Generative AI and the Assessment Equivalent of Bloom’s 2 Sigma Problem

Since the advent of ChatGPT it seems like everyone is talking about Bloom’s 2 sigma problem. The quick version is this: the average student who is taught using a combination of (1) one-on-one (or small group) tutoring and (2) mastery learning performs about two standard deviations better then the average student taught in a typical classroom setting. The “problem” in Bloom’s 2 sigma problem is that, while we know that this dramatic improvement in student learning is possible, we don’t know how to implement it at scale. We can barely afford one instructor for 30 students – there’s no way we can afford full-time individual tutors for each student. So, since Bloom and colleagues published this finding in the 1980s, many people have been working on this challenge included in their article:

“If the research on the 2 sigma problem yields practical methods – which the average teacher or school faculty can learn in a brief period of time and use with little more cost or time than conventional instruction – it would be an educational contribution of the greatest magnitude.”

Generative AI has now revealed a similar problem – not with improving student learning, but with preventing student cheating. I’ll call it the “AI-immune assessment problem.” The quick version is this: we know there are a variety of ways to assess student learning that are 100% immune to cheating with AI – like some kinds of performance assessments, for example. The “problem” is that, while we know that AI-immune assessment is possible, we don’t know how to implement it at scale. We’ve been studying performance assessment for even longer than we’ve known about the two sigma problem, but we typically don’t use performance assessments because they’re so time-consuming and expensive (sound familiar)?

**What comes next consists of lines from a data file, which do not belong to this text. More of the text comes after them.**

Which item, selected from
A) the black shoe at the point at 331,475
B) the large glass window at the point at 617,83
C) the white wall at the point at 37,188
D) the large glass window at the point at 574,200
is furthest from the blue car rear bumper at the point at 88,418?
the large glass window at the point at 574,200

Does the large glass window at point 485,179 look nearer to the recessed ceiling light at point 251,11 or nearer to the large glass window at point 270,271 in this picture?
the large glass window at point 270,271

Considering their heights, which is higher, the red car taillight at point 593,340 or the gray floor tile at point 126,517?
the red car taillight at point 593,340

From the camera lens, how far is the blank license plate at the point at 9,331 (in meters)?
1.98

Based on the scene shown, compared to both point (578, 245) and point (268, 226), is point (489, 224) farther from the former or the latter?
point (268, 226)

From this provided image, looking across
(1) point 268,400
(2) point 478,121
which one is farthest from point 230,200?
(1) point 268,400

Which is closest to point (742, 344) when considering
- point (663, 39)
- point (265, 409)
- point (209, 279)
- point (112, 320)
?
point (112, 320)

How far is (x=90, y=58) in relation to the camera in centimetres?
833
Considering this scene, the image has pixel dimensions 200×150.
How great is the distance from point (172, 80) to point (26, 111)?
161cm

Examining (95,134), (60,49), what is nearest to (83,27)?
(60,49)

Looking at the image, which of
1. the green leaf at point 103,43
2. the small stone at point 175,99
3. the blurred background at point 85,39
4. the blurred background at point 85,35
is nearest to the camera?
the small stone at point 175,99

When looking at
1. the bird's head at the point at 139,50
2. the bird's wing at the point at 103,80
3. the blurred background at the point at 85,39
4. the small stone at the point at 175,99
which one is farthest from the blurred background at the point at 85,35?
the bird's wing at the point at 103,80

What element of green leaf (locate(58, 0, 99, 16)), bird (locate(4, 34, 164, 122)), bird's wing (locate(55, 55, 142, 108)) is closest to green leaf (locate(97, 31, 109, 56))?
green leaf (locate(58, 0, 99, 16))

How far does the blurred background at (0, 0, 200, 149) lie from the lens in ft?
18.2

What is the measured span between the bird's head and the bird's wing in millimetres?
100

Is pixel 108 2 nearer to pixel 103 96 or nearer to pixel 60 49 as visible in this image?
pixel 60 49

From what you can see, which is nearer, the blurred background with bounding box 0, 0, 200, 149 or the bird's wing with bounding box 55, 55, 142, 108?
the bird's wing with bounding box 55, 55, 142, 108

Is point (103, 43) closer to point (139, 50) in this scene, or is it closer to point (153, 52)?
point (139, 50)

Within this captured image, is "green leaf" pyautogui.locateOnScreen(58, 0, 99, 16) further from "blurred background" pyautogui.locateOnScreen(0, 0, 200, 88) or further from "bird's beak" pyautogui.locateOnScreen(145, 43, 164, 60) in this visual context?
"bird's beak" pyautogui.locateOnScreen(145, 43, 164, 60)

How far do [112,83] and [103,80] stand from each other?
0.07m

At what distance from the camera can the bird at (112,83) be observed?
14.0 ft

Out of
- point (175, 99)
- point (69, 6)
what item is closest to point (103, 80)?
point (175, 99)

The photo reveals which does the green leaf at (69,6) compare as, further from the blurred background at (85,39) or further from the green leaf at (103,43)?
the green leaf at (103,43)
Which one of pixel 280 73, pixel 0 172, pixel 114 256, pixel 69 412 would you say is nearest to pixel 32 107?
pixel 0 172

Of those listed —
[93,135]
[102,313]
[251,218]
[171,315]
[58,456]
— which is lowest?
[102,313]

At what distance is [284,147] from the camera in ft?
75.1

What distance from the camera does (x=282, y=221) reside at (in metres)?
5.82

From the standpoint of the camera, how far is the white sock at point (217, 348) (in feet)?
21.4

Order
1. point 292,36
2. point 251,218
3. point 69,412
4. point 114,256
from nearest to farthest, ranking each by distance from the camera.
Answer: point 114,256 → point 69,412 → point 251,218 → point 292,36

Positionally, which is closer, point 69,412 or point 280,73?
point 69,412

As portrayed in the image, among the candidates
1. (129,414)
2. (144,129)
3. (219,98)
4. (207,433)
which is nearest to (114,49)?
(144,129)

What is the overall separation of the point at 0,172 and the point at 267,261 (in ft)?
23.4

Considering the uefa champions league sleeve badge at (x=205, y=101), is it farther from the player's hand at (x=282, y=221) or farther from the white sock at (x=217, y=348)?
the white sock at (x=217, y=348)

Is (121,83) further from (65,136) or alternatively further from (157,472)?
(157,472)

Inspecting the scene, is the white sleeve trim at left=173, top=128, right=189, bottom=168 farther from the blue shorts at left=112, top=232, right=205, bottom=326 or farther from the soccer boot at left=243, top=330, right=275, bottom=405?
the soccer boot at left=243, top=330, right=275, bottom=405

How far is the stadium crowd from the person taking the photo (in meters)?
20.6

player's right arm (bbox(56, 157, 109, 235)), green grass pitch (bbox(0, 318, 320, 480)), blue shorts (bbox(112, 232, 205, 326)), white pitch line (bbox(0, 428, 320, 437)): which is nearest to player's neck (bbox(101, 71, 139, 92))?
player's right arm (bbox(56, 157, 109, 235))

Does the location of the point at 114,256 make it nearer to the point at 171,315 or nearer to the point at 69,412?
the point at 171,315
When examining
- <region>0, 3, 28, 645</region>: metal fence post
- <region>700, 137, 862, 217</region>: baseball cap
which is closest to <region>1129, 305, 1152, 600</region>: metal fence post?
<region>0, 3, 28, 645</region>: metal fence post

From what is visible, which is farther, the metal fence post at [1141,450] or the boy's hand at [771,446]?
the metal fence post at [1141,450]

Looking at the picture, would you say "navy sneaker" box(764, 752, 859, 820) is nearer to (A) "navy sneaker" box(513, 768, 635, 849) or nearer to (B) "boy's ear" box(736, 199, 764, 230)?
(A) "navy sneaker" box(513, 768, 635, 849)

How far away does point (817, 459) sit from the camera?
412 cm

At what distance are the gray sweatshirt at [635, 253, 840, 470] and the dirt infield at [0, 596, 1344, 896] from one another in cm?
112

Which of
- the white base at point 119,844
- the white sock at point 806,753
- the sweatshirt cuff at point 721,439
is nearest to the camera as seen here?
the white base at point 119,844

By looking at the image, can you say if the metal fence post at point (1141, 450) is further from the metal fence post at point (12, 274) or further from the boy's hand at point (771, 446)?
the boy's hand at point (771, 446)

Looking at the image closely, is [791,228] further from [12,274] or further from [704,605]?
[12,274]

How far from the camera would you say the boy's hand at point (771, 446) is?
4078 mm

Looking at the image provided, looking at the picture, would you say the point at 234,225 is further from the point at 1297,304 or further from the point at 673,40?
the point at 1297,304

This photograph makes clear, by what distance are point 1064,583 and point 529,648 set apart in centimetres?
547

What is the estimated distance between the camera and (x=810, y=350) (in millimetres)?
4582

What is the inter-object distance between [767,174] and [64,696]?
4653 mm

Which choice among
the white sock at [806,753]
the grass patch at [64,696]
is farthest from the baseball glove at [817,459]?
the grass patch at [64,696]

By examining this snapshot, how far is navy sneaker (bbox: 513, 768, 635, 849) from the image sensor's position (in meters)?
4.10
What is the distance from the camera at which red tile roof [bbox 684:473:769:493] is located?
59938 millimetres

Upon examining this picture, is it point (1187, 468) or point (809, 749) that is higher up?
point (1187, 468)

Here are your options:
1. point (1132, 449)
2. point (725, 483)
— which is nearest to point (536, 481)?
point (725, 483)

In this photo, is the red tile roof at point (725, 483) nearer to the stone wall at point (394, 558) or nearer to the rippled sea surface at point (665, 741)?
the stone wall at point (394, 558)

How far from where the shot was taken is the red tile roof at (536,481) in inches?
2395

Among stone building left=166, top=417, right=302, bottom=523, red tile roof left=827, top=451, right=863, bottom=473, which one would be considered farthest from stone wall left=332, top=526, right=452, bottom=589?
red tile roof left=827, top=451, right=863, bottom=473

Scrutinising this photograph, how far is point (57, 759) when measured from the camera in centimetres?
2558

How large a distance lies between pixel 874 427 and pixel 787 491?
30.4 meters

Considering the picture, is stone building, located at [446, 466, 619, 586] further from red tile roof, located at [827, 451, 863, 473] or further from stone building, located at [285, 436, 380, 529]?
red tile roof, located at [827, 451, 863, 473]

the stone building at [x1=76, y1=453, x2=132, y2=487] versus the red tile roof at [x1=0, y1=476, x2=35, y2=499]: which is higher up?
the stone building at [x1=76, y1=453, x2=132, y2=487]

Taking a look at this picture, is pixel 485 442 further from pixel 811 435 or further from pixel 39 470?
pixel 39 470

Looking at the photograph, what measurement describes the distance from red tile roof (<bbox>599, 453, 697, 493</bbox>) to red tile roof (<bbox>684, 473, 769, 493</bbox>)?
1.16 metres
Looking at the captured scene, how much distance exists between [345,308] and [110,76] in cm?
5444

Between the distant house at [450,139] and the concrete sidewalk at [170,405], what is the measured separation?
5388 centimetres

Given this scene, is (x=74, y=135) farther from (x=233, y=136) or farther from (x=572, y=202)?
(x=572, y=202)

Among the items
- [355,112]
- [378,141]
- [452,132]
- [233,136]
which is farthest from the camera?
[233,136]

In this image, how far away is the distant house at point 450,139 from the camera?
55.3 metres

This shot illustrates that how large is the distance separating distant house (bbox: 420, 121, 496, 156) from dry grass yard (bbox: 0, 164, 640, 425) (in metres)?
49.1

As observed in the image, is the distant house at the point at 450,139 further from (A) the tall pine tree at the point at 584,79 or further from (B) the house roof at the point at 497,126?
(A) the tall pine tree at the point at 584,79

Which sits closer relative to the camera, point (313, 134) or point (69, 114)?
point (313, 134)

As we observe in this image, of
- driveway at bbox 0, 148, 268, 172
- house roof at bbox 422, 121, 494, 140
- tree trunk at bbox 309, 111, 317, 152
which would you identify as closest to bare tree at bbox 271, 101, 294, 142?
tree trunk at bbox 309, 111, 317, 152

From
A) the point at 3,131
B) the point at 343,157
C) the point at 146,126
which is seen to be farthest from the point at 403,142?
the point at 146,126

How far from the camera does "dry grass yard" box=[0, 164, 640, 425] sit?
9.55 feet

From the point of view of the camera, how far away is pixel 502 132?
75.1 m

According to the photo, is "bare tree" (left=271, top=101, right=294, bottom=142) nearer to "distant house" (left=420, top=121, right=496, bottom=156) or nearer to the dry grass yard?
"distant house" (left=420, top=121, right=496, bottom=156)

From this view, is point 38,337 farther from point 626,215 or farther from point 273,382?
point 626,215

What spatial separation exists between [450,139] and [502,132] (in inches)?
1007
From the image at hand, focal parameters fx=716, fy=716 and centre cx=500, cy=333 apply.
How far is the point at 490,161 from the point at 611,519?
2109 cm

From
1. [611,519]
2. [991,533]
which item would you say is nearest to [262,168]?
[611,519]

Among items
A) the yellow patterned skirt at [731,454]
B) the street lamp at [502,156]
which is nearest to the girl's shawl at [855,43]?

Bloom’s two sigma problem has always been aspirational – “how can we help more students achieve their potential?” But generative AI has made the assessment problem existential – “how can we certify that a person has learned when it’s possible to succeed on assessments without having learned?” To borrow style and structure from Bloom, it looks like the future will be one in which many people work on this challenge:

“If the research on AI-immune assessment yields practical methods – which the average teacher or school faculty can learn in a brief period of time and use with little more cost or time than conventional assessment – it would be an educational contribution of the greatest magnitude.”

Like many others, I’ve often found that I can make progress on difficult problems by finding new ways of framing them. Hopefully this new framing of the “cheating with AI” problem provides some new perspective that can help us make progress.